### The problem
Give back every line of the material below word for word, leaving the pictures out.

### Information shown
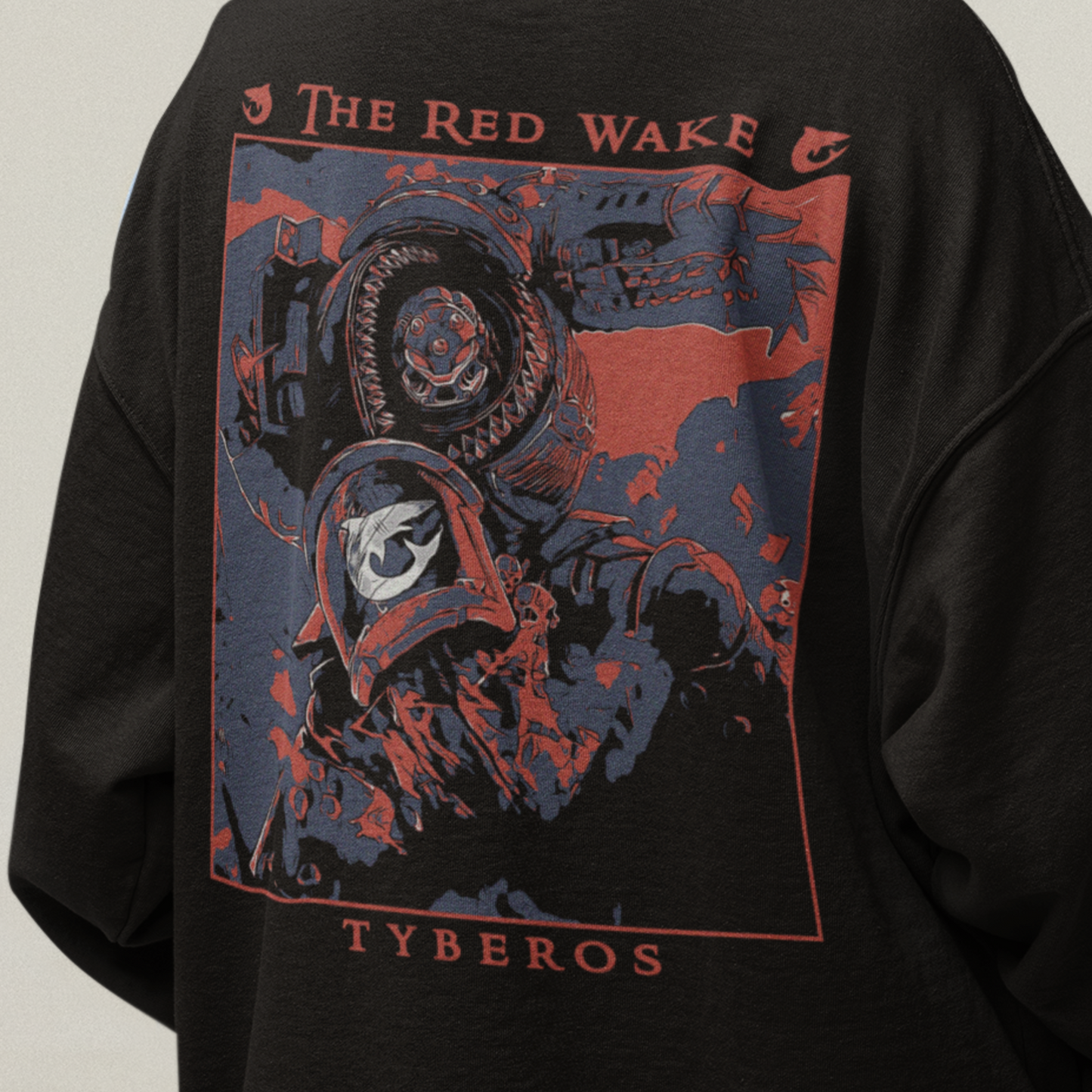 "The Red Wake" Hoodie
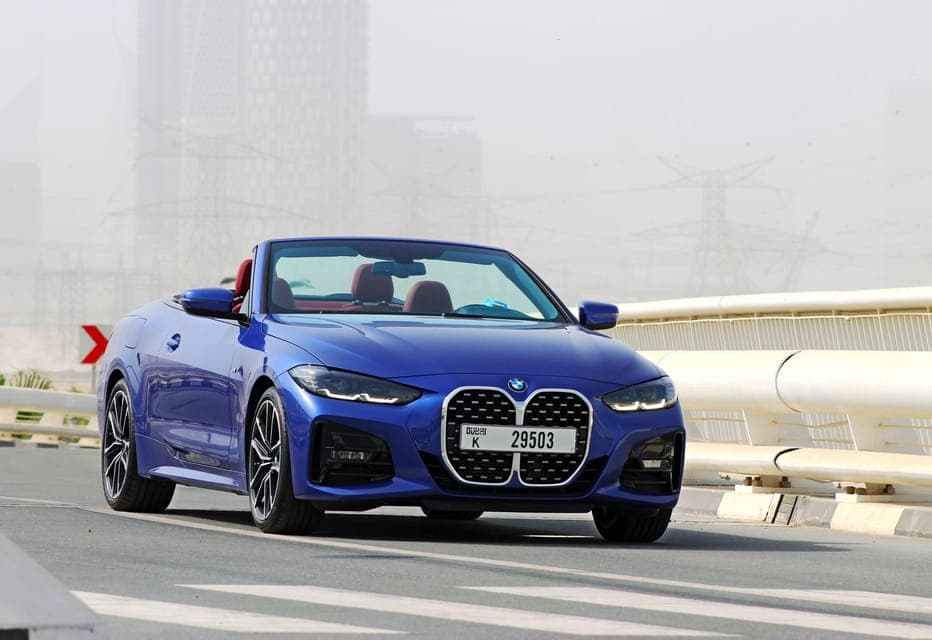 Bmw 420I 2023 One Day Self Drive in Dubai Gallery Image 2
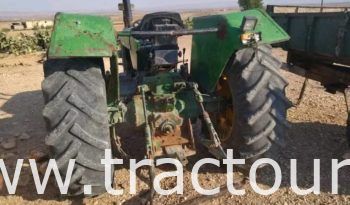 À vendre Tracteur avec matériels John Deere 2140 complet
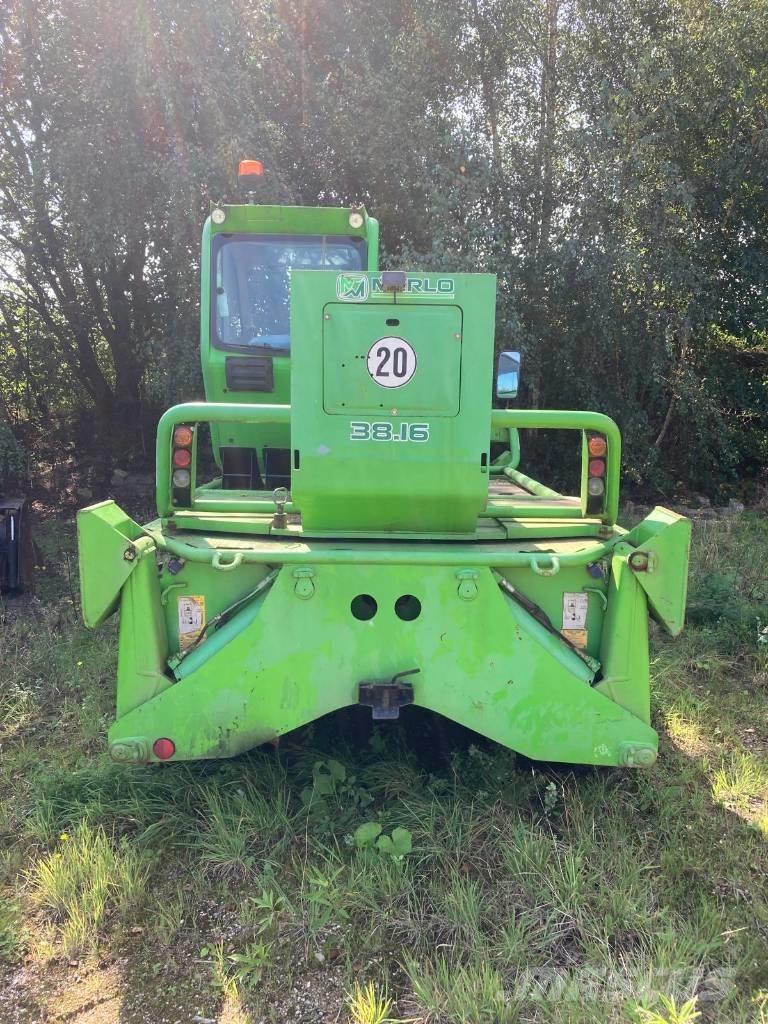 Merlo Roto 38.16 Telescopic handlers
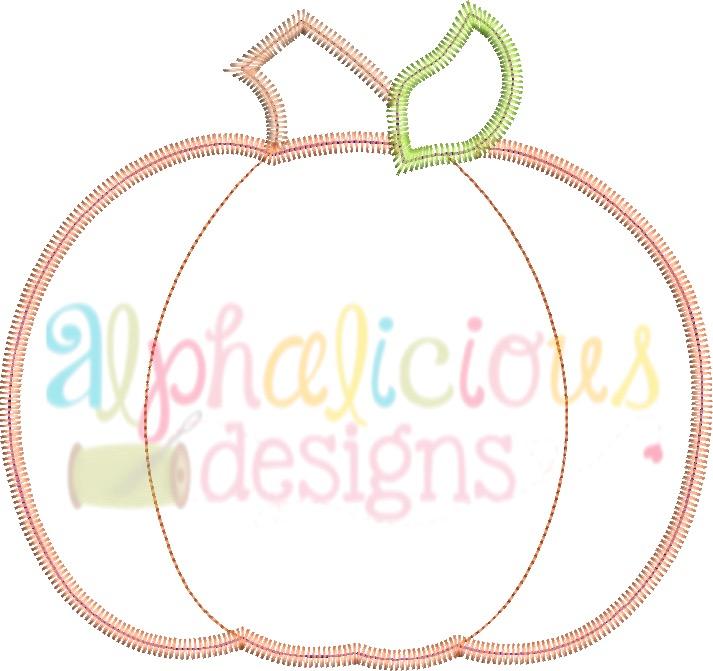 Simple Pumpkin-ZigZag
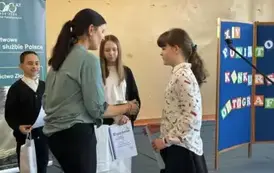 Galeria aktualności Powiatowy konkurs ortograficzny 1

### Written solution
 "The Red Wake" Hoodie
 Bmw 420I 2023 One Day Self Drive in Dubai Gallery Image 2
 À vendre Tracteur avec matériels John Deere 2140 complet
 Merlo Roto 38.16 Telescopic handlers
 Simple Pumpkin-ZigZag
 Galeria aktualności Powiatowy konkurs ortograficzny 1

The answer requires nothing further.